Return exactly the span of lines that opens with the line containing "In this presented" and closes with the last line of the data, inclusive.

═════ Supplied information

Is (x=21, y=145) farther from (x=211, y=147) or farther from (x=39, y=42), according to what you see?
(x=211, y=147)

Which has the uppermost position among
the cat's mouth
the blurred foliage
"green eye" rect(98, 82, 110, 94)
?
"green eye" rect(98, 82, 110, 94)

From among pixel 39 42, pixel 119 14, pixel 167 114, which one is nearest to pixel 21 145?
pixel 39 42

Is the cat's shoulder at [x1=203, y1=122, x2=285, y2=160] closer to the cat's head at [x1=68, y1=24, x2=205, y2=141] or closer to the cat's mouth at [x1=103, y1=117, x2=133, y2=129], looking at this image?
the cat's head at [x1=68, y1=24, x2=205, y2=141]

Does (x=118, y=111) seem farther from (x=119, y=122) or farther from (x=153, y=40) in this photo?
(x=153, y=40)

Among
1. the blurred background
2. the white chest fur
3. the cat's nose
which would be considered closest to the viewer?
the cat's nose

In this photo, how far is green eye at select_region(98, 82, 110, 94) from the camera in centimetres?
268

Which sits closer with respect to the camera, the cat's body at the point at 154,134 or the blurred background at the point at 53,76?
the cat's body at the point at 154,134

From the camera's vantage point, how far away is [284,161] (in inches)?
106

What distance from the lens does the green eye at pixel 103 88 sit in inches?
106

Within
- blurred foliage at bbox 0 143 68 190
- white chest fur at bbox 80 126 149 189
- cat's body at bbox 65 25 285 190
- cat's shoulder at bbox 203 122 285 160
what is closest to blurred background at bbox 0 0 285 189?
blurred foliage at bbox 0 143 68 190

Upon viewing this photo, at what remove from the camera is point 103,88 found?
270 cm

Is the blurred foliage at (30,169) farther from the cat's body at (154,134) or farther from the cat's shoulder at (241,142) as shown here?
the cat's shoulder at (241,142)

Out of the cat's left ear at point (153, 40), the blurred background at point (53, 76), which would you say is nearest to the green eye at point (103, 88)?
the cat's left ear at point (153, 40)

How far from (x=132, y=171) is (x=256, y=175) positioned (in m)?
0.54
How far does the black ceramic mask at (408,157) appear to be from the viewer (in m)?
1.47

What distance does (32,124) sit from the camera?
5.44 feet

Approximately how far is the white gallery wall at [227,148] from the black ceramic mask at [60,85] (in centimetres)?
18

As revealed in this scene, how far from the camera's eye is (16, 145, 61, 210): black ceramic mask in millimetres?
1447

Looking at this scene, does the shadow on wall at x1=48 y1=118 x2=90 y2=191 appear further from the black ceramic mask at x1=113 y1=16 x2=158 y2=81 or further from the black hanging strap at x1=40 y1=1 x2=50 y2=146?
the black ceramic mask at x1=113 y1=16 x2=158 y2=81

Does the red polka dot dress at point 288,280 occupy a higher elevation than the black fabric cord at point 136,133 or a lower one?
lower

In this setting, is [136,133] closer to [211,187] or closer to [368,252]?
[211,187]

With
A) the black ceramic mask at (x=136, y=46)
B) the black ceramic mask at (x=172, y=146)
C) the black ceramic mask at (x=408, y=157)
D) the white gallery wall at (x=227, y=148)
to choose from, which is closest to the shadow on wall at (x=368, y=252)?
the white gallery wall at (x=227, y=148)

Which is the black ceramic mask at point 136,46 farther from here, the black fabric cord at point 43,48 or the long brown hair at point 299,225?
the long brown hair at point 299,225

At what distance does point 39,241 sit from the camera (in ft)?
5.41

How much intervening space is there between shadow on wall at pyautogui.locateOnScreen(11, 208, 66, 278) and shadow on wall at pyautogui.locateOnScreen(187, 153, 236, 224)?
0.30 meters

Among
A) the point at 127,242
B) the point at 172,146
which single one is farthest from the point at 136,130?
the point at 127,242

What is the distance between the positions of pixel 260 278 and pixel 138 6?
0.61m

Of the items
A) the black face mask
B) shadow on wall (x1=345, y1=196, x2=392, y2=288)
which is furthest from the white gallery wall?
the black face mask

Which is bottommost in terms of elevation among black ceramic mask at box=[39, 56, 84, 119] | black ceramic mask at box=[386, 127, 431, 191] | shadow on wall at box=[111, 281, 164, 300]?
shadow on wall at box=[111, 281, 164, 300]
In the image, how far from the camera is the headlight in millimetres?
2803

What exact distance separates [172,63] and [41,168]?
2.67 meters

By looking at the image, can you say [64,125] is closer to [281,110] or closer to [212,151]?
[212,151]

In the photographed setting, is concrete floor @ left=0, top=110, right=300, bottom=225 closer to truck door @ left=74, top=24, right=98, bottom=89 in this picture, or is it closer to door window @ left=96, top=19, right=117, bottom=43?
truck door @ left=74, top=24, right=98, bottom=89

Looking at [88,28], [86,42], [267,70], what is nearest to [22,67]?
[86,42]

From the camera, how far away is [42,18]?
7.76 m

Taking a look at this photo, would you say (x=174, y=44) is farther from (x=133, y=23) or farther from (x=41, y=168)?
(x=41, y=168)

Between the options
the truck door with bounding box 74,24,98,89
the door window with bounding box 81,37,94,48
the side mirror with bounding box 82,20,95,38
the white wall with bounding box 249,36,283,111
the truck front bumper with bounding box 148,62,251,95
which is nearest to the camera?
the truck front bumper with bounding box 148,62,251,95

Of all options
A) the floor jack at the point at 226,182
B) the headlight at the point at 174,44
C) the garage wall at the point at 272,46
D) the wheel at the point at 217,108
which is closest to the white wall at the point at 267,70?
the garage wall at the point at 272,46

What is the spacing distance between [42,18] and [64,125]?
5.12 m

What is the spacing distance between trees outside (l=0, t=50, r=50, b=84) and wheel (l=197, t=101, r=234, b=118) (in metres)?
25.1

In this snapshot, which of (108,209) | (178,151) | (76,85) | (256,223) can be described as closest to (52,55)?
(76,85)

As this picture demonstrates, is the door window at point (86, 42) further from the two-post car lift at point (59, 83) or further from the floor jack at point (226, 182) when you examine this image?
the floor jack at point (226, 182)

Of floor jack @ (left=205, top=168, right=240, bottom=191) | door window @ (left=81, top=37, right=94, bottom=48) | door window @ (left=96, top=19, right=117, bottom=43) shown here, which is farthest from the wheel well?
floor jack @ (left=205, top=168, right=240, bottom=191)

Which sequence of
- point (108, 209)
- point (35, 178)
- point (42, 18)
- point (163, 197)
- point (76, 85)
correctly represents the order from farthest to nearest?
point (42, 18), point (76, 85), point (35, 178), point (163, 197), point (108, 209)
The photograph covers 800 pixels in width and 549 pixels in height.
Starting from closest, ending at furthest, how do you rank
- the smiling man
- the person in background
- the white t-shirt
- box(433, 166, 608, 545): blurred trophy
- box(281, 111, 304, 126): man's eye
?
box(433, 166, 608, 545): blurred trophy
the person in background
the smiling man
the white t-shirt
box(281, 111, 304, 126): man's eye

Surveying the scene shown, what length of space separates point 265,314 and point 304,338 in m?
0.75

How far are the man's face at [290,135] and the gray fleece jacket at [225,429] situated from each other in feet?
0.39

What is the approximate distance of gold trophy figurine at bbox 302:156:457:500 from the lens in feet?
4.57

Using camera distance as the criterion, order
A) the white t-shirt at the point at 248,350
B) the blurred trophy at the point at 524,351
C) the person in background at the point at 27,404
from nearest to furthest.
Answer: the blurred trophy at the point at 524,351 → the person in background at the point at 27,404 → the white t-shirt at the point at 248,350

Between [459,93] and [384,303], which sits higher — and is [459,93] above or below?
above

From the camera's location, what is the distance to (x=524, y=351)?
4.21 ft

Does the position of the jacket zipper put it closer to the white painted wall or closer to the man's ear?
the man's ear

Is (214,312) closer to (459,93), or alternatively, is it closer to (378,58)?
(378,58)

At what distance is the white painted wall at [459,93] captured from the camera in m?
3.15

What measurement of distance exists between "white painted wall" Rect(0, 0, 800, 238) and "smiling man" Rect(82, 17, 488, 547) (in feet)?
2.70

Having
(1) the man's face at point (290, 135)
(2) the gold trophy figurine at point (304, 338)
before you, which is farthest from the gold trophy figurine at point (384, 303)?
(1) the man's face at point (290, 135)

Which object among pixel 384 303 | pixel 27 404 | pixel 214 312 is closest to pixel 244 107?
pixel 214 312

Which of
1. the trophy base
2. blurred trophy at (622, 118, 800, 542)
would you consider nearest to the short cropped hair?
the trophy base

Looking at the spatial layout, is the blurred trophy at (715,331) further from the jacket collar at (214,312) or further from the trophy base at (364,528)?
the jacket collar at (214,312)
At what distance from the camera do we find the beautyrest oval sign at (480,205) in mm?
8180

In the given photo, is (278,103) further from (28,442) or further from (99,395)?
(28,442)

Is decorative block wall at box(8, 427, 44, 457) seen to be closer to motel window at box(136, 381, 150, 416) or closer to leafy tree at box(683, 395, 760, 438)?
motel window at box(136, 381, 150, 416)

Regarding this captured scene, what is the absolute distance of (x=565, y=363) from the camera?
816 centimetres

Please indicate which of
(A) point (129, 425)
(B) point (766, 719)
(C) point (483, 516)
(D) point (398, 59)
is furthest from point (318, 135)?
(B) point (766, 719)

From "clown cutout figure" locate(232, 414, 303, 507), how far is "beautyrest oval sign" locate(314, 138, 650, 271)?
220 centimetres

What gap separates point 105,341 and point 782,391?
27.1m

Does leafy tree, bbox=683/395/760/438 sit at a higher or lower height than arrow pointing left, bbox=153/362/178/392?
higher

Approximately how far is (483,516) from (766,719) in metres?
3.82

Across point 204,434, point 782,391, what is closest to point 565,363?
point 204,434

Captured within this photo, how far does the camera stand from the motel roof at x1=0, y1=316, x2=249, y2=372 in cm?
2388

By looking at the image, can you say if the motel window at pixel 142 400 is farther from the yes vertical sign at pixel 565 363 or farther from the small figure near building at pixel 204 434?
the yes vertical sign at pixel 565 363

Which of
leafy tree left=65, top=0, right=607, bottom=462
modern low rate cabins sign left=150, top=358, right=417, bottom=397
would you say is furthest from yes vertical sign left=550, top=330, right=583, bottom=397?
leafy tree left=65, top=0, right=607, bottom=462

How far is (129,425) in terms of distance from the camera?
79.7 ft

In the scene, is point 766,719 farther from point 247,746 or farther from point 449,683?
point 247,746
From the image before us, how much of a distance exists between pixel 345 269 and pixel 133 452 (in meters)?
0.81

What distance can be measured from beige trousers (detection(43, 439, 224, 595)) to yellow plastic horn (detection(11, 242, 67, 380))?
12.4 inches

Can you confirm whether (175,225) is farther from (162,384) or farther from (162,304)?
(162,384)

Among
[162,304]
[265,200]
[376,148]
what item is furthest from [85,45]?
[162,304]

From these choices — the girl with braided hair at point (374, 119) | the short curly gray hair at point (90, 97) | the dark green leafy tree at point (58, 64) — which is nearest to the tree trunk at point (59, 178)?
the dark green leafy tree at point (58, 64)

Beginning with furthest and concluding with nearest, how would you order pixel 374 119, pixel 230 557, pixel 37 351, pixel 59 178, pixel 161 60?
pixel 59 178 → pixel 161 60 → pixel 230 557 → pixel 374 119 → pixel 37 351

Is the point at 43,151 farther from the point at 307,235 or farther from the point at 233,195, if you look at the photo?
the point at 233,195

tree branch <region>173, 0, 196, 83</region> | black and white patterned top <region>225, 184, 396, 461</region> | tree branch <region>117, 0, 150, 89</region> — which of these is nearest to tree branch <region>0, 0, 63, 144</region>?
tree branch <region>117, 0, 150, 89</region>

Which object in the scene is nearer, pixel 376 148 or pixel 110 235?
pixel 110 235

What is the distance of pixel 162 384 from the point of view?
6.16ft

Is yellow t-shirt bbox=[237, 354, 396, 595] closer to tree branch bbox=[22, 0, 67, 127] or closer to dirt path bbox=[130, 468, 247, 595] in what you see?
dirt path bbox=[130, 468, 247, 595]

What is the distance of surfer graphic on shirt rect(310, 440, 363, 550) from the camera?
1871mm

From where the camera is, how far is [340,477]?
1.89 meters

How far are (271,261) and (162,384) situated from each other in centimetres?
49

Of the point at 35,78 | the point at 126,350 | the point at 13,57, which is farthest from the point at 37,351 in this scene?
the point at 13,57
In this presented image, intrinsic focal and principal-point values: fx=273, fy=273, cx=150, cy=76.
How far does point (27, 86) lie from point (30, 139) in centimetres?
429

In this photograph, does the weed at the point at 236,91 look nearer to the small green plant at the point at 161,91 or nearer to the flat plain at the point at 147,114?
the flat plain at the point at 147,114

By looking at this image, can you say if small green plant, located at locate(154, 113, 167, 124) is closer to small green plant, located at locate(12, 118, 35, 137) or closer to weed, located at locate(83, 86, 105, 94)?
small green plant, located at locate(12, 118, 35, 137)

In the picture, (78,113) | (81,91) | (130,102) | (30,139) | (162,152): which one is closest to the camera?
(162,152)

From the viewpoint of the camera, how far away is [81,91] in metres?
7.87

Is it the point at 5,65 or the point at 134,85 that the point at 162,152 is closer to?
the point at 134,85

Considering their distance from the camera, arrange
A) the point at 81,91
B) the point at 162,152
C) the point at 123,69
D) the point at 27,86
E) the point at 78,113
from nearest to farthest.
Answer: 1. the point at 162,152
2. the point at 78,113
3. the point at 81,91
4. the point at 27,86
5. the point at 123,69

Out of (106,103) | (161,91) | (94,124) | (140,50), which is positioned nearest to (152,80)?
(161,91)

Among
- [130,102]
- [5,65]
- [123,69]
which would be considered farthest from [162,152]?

══════════

## [Answer]
In this presented image, intrinsic focal and principal-point values: fx=273, fy=273, cx=150, cy=76.
How far does point (27, 86) lie from point (30, 139) in centimetres?
429

In this photograph, does the weed at the point at 236,91 look nearer to the small green plant at the point at 161,91 or nearer to the flat plain at the point at 147,114?
the flat plain at the point at 147,114

By looking at this image, can you say if small green plant, located at locate(154, 113, 167, 124) is closer to small green plant, located at locate(12, 118, 35, 137) or closer to weed, located at locate(83, 86, 105, 94)?
small green plant, located at locate(12, 118, 35, 137)

In the picture, (78,113) | (81,91) | (130,102) | (30,139) | (162,152): which one is closest to the camera?
(162,152)

From the viewpoint of the camera, how far away is [81,91] in metres?
7.87

Is it the point at 5,65 or the point at 134,85 that the point at 162,152 is closer to?
the point at 134,85

Considering their distance from the camera, arrange
A) the point at 81,91
B) the point at 162,152
C) the point at 123,69
D) the point at 27,86
E) the point at 78,113
from nearest to farthest.
Answer: 1. the point at 162,152
2. the point at 78,113
3. the point at 81,91
4. the point at 27,86
5. the point at 123,69

Out of (106,103) | (161,91) | (94,124) | (140,50), which is positioned nearest to (152,80)?
(161,91)

Among
- [130,102]
- [5,65]
- [123,69]
which would be considered farthest from [162,152]?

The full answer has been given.